» What is being asked
The job is to find each line in the entries holding the string "computer" and copy that line.

◆ ◆ ◆

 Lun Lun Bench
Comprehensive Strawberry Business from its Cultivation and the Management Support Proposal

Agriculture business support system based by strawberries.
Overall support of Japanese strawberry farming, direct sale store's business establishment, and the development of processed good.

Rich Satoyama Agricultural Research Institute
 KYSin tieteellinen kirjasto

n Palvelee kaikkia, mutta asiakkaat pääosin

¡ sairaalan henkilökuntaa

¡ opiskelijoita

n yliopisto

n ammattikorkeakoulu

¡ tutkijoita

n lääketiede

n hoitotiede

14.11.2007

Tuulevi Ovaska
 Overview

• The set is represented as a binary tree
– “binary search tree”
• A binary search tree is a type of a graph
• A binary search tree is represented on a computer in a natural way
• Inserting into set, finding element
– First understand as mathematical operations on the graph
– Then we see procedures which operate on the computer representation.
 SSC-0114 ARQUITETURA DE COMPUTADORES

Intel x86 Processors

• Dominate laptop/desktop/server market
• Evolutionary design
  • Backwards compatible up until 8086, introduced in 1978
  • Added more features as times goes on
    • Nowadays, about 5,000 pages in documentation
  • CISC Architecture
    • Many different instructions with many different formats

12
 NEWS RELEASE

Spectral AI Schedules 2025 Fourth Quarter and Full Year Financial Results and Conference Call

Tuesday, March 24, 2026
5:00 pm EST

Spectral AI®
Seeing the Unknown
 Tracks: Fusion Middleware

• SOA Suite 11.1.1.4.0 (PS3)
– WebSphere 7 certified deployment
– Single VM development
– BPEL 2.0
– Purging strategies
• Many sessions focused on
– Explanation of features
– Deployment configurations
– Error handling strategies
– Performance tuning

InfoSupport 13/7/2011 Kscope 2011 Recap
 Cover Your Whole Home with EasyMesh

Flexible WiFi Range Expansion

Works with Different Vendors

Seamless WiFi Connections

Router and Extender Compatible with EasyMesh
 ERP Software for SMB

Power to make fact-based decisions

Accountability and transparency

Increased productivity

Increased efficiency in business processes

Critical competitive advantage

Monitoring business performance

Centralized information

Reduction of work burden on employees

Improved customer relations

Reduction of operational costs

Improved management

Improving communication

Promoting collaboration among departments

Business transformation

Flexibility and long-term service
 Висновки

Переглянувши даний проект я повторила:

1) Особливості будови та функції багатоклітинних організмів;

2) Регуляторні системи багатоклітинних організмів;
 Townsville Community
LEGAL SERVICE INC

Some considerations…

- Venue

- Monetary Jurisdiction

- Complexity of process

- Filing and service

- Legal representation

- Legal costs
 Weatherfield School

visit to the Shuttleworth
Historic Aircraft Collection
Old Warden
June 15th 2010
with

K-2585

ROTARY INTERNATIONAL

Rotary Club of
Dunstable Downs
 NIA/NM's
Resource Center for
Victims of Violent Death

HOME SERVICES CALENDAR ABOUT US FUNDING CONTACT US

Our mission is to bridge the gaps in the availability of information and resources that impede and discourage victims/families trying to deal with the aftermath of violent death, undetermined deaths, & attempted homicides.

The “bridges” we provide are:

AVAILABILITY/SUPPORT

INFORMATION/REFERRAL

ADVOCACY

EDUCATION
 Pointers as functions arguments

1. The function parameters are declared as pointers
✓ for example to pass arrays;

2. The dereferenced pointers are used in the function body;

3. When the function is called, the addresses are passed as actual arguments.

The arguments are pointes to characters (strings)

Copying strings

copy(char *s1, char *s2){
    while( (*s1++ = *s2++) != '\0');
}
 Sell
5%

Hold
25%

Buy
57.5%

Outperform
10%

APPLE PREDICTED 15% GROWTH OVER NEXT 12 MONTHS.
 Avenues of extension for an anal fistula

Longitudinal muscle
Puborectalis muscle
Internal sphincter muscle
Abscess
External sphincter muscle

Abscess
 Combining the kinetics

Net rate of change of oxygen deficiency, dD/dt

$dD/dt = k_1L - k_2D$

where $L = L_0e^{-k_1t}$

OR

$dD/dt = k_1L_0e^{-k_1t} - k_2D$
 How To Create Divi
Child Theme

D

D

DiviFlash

◆ ◆ ◆

» Answer space
• A binary search tree is represented on a computer in a natural way
– Then we see procedures which operate on the computer representation.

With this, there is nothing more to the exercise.